▶ _Task material_
* Start *

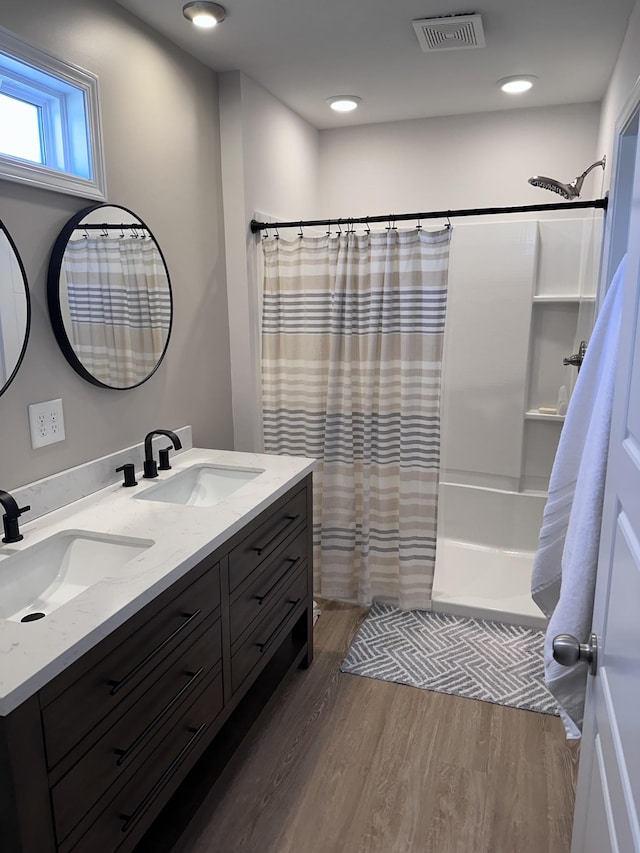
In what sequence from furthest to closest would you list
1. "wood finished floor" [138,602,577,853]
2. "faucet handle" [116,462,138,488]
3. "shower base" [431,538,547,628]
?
1. "shower base" [431,538,547,628]
2. "faucet handle" [116,462,138,488]
3. "wood finished floor" [138,602,577,853]

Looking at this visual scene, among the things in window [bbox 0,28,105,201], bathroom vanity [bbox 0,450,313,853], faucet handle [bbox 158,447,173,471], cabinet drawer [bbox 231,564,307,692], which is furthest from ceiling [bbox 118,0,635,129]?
cabinet drawer [bbox 231,564,307,692]

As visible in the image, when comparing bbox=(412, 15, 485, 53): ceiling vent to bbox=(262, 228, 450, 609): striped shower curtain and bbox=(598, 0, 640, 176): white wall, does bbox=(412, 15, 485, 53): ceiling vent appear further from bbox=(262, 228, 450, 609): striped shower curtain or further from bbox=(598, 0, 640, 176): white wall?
bbox=(262, 228, 450, 609): striped shower curtain

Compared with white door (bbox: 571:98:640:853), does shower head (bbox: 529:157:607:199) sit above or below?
above

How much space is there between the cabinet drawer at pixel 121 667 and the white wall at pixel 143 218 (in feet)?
2.10

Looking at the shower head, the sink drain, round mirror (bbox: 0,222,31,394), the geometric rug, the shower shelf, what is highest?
the shower head

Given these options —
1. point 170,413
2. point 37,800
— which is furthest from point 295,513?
point 37,800

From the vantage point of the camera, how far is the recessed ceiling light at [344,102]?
3033 mm

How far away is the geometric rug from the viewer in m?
2.40

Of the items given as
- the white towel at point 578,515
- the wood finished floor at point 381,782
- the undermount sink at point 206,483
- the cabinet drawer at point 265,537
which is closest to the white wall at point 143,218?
the undermount sink at point 206,483

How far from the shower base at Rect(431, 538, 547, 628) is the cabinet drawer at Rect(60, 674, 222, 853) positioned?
157 centimetres

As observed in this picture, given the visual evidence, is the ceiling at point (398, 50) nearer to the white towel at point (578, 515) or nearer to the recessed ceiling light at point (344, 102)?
the recessed ceiling light at point (344, 102)

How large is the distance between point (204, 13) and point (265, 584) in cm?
199

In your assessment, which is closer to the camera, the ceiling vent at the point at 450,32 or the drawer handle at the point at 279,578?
the drawer handle at the point at 279,578

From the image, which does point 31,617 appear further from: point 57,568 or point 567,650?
point 567,650
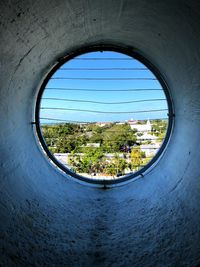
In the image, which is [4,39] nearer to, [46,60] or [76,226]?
[46,60]

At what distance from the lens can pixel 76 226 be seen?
153cm

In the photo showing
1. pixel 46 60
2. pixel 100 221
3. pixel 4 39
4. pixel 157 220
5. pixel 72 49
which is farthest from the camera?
pixel 72 49

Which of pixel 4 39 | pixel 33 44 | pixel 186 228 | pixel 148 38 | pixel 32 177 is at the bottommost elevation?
pixel 186 228

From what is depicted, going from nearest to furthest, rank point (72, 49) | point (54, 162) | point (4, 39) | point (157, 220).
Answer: point (4, 39) < point (157, 220) < point (72, 49) < point (54, 162)

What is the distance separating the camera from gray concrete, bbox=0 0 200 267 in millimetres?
1145

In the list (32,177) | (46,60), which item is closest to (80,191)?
(32,177)

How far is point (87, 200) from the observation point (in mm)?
1986

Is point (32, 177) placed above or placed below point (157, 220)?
above

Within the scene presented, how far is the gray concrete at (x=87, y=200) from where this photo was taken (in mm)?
1145

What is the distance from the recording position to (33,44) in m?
1.45

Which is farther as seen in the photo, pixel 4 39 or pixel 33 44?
pixel 33 44

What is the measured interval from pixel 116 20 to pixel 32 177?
45.4 inches

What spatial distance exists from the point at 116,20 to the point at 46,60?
1.99 feet

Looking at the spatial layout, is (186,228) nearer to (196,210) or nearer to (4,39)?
(196,210)
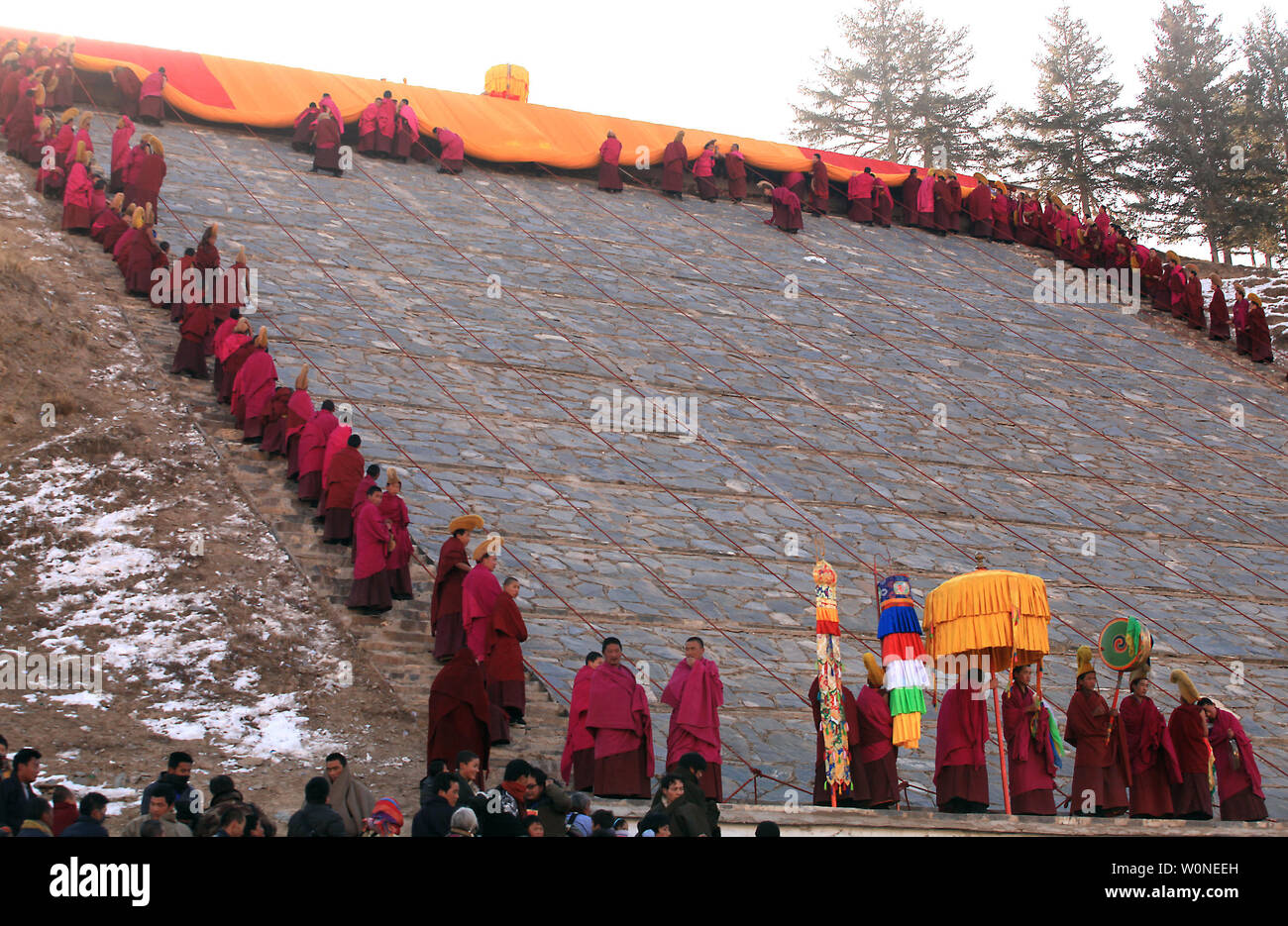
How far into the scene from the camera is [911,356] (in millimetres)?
16312

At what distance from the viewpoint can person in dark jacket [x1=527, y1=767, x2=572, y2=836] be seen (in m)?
6.59

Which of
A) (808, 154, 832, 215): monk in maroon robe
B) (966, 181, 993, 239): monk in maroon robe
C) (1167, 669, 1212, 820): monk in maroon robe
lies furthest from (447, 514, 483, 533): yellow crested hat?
(966, 181, 993, 239): monk in maroon robe

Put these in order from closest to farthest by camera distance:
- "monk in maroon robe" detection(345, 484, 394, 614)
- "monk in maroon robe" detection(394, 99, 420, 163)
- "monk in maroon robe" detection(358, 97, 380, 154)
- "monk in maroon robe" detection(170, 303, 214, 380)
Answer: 1. "monk in maroon robe" detection(345, 484, 394, 614)
2. "monk in maroon robe" detection(170, 303, 214, 380)
3. "monk in maroon robe" detection(358, 97, 380, 154)
4. "monk in maroon robe" detection(394, 99, 420, 163)

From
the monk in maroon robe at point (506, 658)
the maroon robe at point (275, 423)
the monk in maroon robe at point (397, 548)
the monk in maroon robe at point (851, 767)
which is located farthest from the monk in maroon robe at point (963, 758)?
the maroon robe at point (275, 423)

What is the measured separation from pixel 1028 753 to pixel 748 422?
586cm

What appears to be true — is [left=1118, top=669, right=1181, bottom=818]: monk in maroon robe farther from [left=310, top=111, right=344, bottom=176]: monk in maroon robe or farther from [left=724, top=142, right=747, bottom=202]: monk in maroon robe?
[left=724, top=142, right=747, bottom=202]: monk in maroon robe

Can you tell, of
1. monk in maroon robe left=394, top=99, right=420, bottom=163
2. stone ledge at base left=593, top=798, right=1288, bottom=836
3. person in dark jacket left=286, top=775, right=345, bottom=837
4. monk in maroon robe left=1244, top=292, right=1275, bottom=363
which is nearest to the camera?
person in dark jacket left=286, top=775, right=345, bottom=837

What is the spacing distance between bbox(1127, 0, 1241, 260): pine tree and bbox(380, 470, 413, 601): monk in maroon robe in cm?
2528

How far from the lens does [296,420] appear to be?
35.2ft

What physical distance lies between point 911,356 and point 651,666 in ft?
26.1

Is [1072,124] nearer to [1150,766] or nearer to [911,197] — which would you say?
[911,197]

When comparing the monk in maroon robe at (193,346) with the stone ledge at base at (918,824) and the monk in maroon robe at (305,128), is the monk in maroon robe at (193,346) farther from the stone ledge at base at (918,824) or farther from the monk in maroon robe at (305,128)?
the monk in maroon robe at (305,128)

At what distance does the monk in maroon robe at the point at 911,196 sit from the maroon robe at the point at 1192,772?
13646mm

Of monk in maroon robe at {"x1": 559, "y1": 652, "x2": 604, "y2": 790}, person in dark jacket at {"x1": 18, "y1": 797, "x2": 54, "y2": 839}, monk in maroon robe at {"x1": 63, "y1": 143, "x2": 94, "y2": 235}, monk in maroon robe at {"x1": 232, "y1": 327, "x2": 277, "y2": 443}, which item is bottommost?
monk in maroon robe at {"x1": 559, "y1": 652, "x2": 604, "y2": 790}
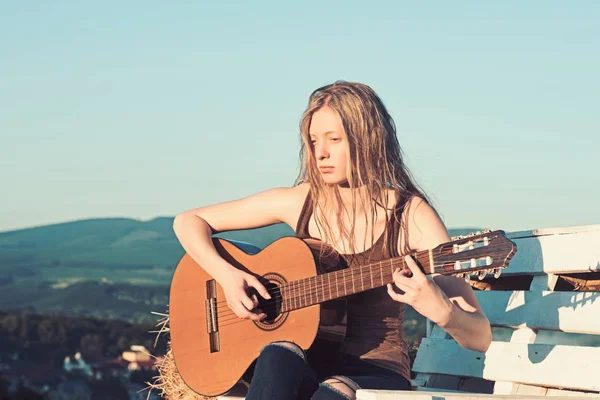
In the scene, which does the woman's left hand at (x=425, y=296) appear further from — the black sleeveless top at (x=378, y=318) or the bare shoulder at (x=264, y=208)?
the bare shoulder at (x=264, y=208)

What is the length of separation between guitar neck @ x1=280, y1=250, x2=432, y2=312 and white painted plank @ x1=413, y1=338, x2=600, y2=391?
33.0 inches

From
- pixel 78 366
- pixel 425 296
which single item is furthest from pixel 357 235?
pixel 78 366

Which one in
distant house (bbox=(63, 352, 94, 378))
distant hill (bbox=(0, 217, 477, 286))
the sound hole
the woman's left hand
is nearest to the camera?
the woman's left hand

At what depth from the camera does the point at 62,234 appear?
47.1 feet

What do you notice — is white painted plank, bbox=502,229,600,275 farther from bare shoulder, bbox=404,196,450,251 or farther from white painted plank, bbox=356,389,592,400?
white painted plank, bbox=356,389,592,400

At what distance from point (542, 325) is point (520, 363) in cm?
19

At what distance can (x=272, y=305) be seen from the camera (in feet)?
10.2

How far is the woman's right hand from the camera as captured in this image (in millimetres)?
3105

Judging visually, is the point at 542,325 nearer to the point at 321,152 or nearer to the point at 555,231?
the point at 555,231

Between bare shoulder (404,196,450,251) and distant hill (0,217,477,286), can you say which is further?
distant hill (0,217,477,286)

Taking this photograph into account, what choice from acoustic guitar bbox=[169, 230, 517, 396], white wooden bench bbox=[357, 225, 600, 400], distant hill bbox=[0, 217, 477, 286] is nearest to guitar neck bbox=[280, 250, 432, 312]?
acoustic guitar bbox=[169, 230, 517, 396]

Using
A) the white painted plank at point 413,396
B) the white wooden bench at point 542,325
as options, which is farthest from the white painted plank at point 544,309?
the white painted plank at point 413,396

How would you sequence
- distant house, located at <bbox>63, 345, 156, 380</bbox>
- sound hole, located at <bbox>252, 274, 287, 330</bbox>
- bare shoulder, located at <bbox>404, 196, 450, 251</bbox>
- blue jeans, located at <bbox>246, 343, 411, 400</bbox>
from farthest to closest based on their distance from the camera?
distant house, located at <bbox>63, 345, 156, 380</bbox> → sound hole, located at <bbox>252, 274, 287, 330</bbox> → bare shoulder, located at <bbox>404, 196, 450, 251</bbox> → blue jeans, located at <bbox>246, 343, 411, 400</bbox>

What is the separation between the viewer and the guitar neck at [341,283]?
8.67ft
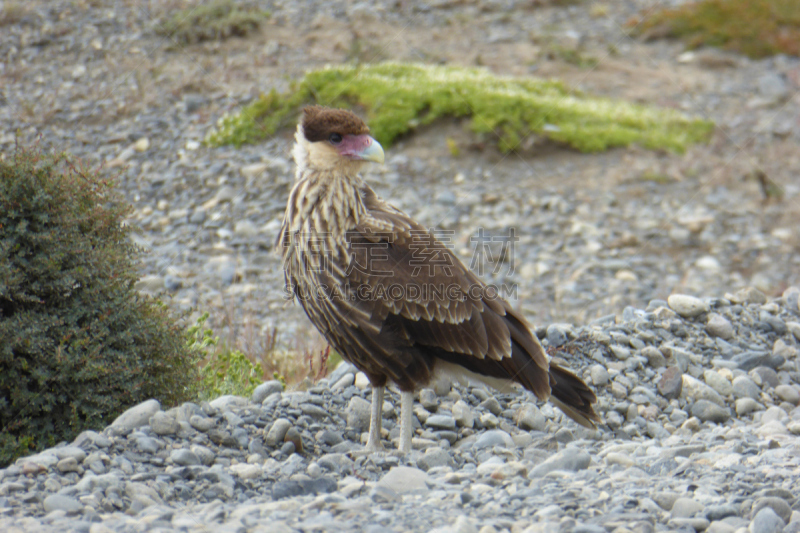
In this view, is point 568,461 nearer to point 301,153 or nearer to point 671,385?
point 671,385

* End *

▶ _Your task_
In the data above, update the stretch from the line containing "How far from the shower" through the line containing "Answer: point (4, 39)" by replacing "cabinet drawer" with "storage drawer" and leaving everything else unchanged. Leave the pictures out of your answer.

▶ _Answer to the task_
How far from the shower base at Rect(431, 538, 547, 628) is the storage drawer at Rect(60, 674, 222, 853) positioned?
157 centimetres

As observed in this picture, given the visual evidence, is the ceiling at point (398, 50) nearer to the white towel at point (578, 515) or nearer to the recessed ceiling light at point (344, 102)?
the recessed ceiling light at point (344, 102)

How large is the distance between point (204, 13) and point (265, 584) in cm?
199

In your assessment, which is closer to the camera, the ceiling vent at the point at 450,32 or the drawer handle at the point at 279,578?
the drawer handle at the point at 279,578

From the image, which does point 31,617 appear further from: point 57,568 or point 567,650?
point 567,650
In the image, which is [4,39] nearer to, [46,60] or [76,226]?
[46,60]

At what distance from the lens can pixel 76 226 be seen?
153cm

In the photo showing
1. pixel 46 60
2. pixel 100 221
3. pixel 4 39
4. pixel 157 220
5. pixel 72 49
which is farthest from the camera?
pixel 72 49

Which of pixel 4 39 | pixel 33 44 | pixel 186 228 | pixel 148 38 | pixel 32 177 is at the bottommost elevation?
pixel 186 228

From what is depicted, going from nearest to furthest, rank point (72, 49) | point (54, 162) | point (4, 39) | point (157, 220).
Answer: point (4, 39) < point (157, 220) < point (72, 49) < point (54, 162)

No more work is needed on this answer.